--- SUPPLIED MATERIAL Enclosed Below ---

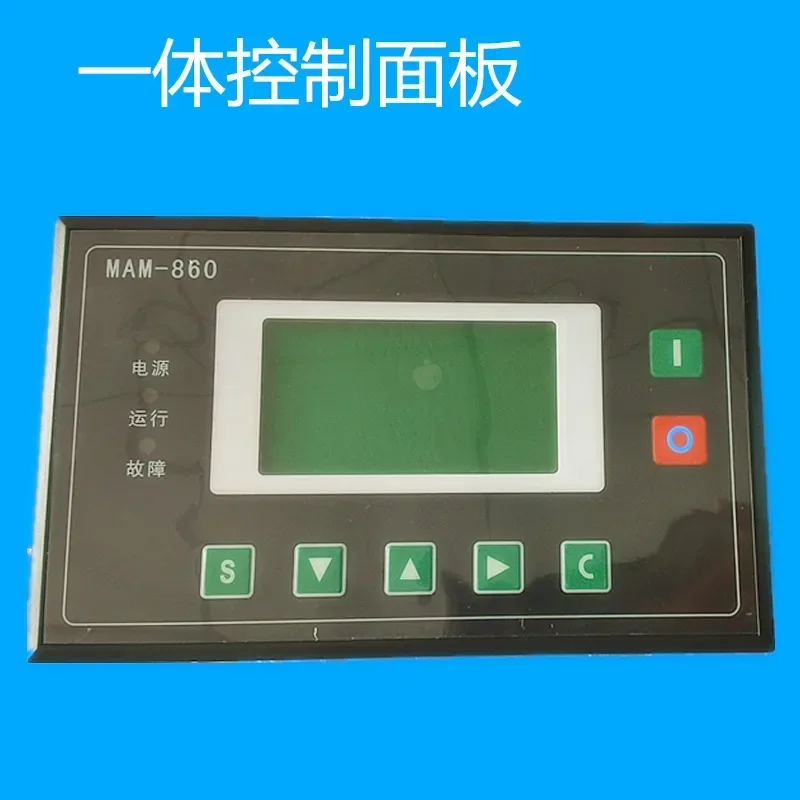 

Air compressor controller MAM-860 display panel screw air all-in-one control computer board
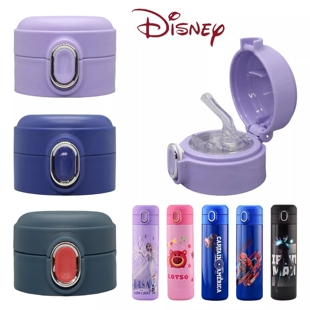 迪士尼水杯22025/22026/23017/23018保温杯吸管盖配件水杯吸管盖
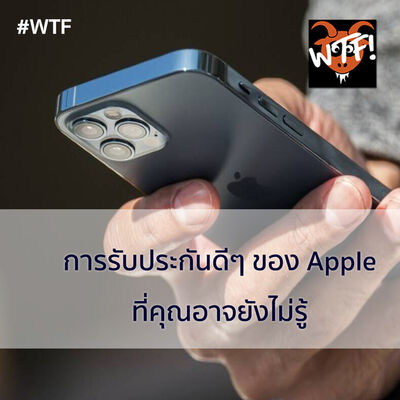 #WTF - EP140 การรับประกันดีๆของ Apple ที่คุณอาจยังไม่รู้
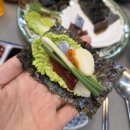 통큰도매횟집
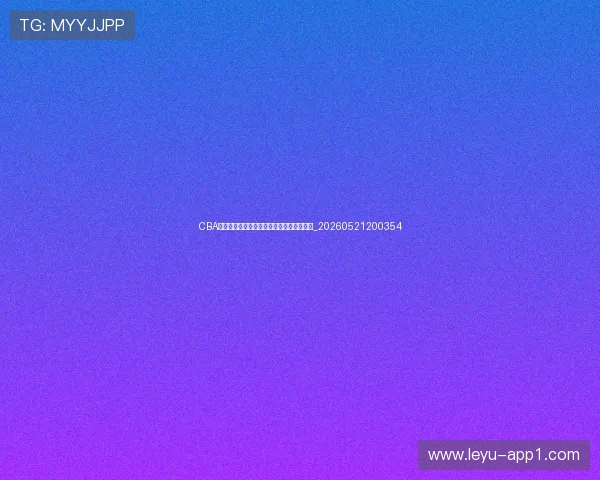 CBA数据统计:谁是本赛季的得分王与助攻王?_20260521200354 CBA数据统计:谁是本赛季的得分王与助攻王?_20260521200354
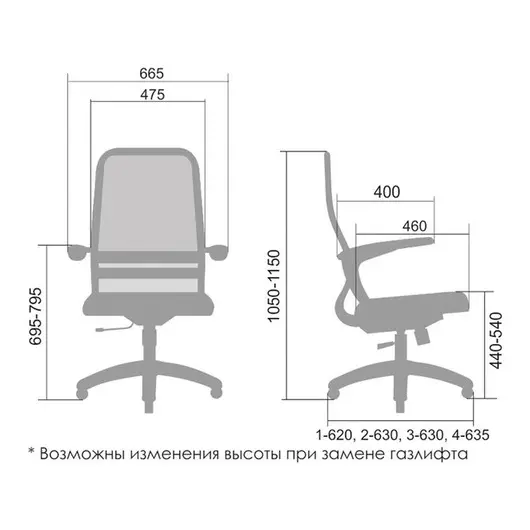 Кресло оператора Метта СP-10 PL, ткань черная №20, низкая спинка-сетка, топ-ган, фото 5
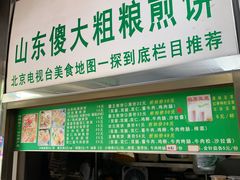 -山东傻大粗粮煎饼(牛街店)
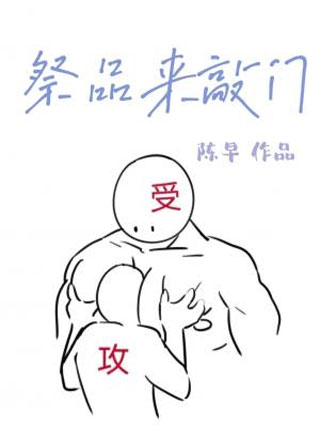 祭品来敲门小说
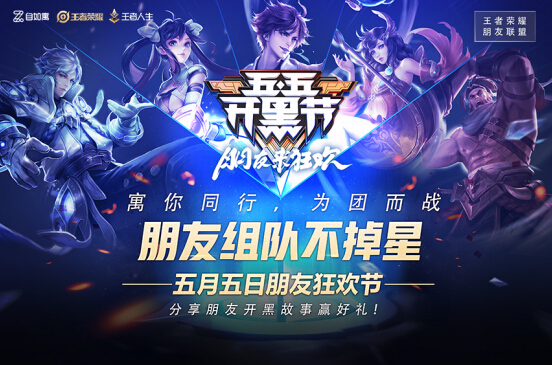 这组CP有点刚?五五开黑节再度火爆来袭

--- End of Enclosed SUPPLIED MATERIAL ---

Retype each line of the listing above word for word, omitting the pictures.

Air compressor controller MAM-860 display panel screw air all-in-one control computer board
 迪士尼水杯22025/22026/23017/23018保温杯吸管盖配件水杯吸管盖
 #WTF - EP140 การรับประกันดีๆของ Apple ที่คุณอาจยังไม่รู้
 통큰도매횟집
 CBA数据统计:谁是本赛季的得分王与助攻王?_20260521200354 CBA数据统计:谁是本赛季的得分王与助攻王?_20260521200354
 Кресло оператора Метта СP-10 PL, ткань черная №20, низкая спинка-сетка, топ-ган, фото 5
 -山东傻大粗粮煎饼(牛街店)
 祭品来敲门小说
 这组CP有点刚?五五开黑节再度火爆来袭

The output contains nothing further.